About Dyne Therapeutics

Dyne was founded with a singular focus: to transform the lives of people with serious muscle diseases by pioneering muscle-targeted therapies. Our proprietary technologies provide the foundation for breakthrough treatments. We have assembled a world-class team of experts who are united by their commitment to fulfill this mission.

Job Description

Company Overview:

Dyne Therapeutics is building a leading muscle disease company dedicated to advancing innovative life-transforming therapeutics for people living with genetically driven diseases. With its proprietary FORCE™ platform, Dyne is developing modern oligonucleotide therapeutics that are designed to overcome limitations in delivery to muscle tissue seen with other approaches. Dyne’s broad portfolio of therapeutic candidates for serious muscle diseases includes programs for myotonic dystrophy type 1 (DM1), Duchenne muscular dystrophy (DMD) and facioscapulohumeral muscular dystrophy (FSHD). For more information, please visit https://www.dyne-tx.com/, and follow us on Twitter, LinkedIn and Facebook.

Role Summary:

Reporting to the Vice President, Head of Preclinical Development (PCD), the Director, Toxicology/Immuno-tox will be a key member of preclinical development teams and be responsible for the strategic planning and execution of nonclinical safety plans of Dyne’s portfolio programs supporting late discovery through first-in-human and proof-of-concept clinical studies of investigational antibody oligonucleotide therapeutics to treat serious muscle diseases. The candidate should possess an in-depth understanding of regulatory guidance as they pertain to the nonclinical development of novel therapeutics along with documented experience designing and critically evaluating results of exploratory and GLP-compliant toxicology studies. Previous experience in authoring and reviewing nonclinical regulatory documents as well as interactions with regulatory authorities is required. Additional responsibilities for candidates with the appropriate training in veterinary pathology include working with Research colleagues to evaluate in situ effects of lead candidates from pharmacology studies. The ideal candidate should have experience in the nonclinical safety assessment of therapeutic antibodies and/or oligonucleotides.
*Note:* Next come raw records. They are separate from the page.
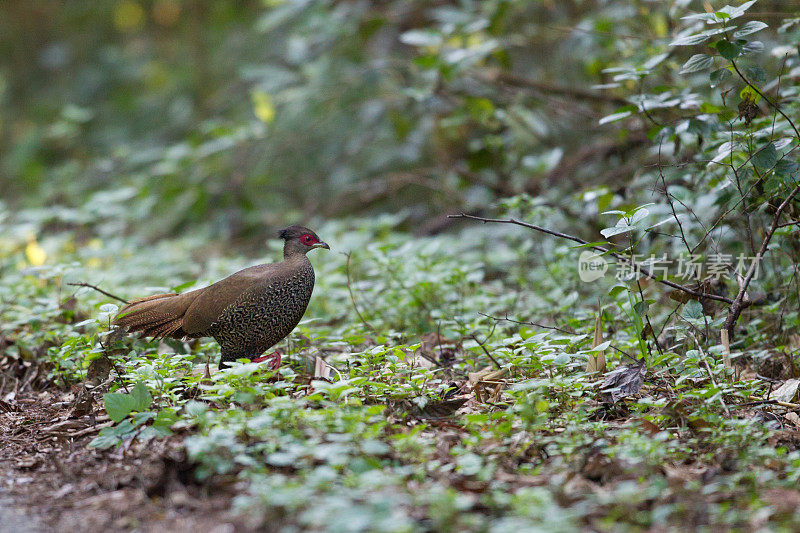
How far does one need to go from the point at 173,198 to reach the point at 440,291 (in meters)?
4.40

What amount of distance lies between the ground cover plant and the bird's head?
0.53 meters

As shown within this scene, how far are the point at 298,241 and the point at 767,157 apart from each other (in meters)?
2.44

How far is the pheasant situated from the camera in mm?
4027

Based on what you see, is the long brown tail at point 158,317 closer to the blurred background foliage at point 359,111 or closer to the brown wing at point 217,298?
the brown wing at point 217,298

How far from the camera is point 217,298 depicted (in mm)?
4082

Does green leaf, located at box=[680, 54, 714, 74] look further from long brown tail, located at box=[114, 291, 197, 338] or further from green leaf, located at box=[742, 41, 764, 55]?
long brown tail, located at box=[114, 291, 197, 338]

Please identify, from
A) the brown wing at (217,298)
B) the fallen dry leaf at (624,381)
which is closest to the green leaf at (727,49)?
the fallen dry leaf at (624,381)

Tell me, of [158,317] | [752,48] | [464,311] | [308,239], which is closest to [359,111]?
[464,311]

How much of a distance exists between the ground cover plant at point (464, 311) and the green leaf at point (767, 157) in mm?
111

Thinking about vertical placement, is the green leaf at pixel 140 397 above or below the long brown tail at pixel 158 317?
above

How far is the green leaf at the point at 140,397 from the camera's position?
10.4ft

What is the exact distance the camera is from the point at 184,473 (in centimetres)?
278

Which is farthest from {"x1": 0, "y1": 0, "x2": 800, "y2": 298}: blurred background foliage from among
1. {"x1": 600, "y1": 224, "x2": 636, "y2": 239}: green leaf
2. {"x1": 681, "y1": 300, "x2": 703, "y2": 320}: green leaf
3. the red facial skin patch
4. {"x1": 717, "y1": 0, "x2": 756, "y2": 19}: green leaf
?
the red facial skin patch

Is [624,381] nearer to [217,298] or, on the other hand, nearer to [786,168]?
[786,168]
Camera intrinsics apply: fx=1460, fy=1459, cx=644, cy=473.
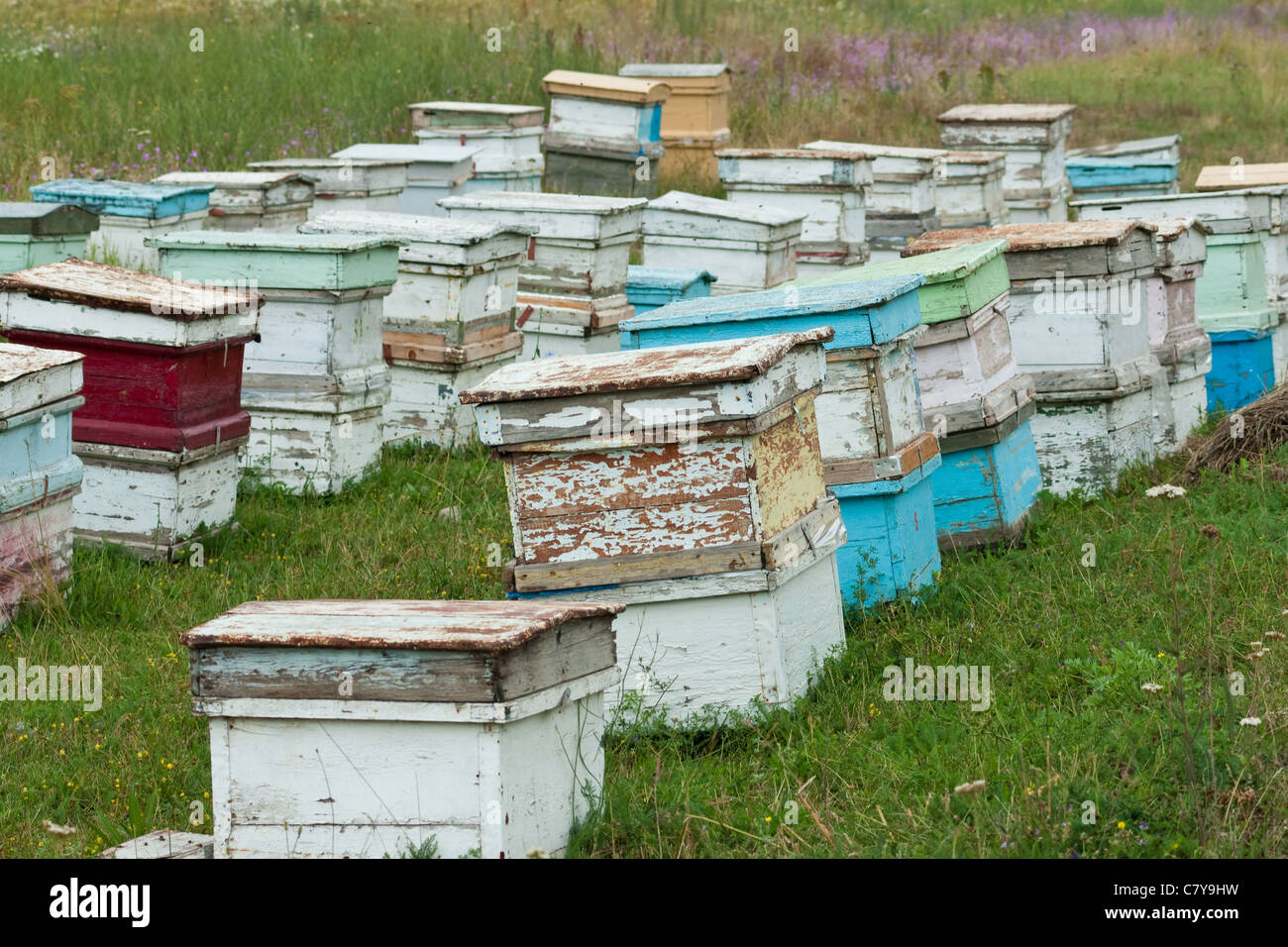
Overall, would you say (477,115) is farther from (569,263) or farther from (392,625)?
(392,625)

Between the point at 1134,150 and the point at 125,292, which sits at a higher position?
the point at 1134,150

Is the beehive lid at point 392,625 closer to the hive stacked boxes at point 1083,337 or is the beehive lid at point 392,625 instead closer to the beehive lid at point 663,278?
the hive stacked boxes at point 1083,337

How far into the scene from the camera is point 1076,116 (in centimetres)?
2073

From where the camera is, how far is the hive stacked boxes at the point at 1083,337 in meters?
7.12

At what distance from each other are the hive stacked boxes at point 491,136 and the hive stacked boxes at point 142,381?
614 cm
The ability to work collaboratively with cross-functional teams is critical for this position.

Primary Responsibilities Include:

    Represent PCD on program teams, providing expertise and guidance in regulatory toxicology
    Design and execute nonclinical safety plans for Dyne candidate therapeutics
    Principal contact to external CROs executing these studies, ensuring studies are conducted in line with the appropriate quality and regulatory standards and guidelines (FDA, CHMP, WHO and GLP)
    Responsible for interpreting toxicology data and communicating results to program teams and senior management
    Responsible for writing appropriate content and submission-ready documentation for the toxicology components of regulatory submissions
    Lead issue-resolution teams, driving the science for investigative and discovery toxicology as needed
    Additionally, pathologists would collaborate with Research colleagues in design of pharmacology / investigative studies to assess in situ effects of candidate molecules

Education and Skill Requirements:

    PhD and post-doctoral training in toxicology or a related field and/or DVM
    Relevant board certification
    8+ years of experience of nonclinical development experience in a biotech or pharmaceutical setting including direct experience in preparation of toxicology components of regulatory submissions
    Experience in development of toxicology study package to ensure compliance with regulations
    Experience designing and managing studies at contract research organizations
    Experience writing and interpreting toxicology data, including the development of final reports
    Experience in development of new supportive technologies or toxicological approaches
    Experience assessing toxicity of antibody-drug conjugates is a plus
    Expertise in immunology or immunotoxicology is a plus
    Strong written and oral communication, organization and multitasking skills
    Ability to work in a highly collaborative and cross-functional research environment including managing project timelines to meet corporate goals
    Flexibility to function well within a team environment and within condensed timelines
    Ability to verbalize complex study issues and demonstrated problem-solving ability

The statements contained herein reflect general details as necessary to describe the principles functions for this job, the level of knowledge and skill typically required, and the scope of responsibility, but should not be considered an all-inclusive listing of work requirements.  Individuals may perform other duties as assigned, including work in other functional areas to cover absences or relief, to equalize peak work periods or otherwise balance workload.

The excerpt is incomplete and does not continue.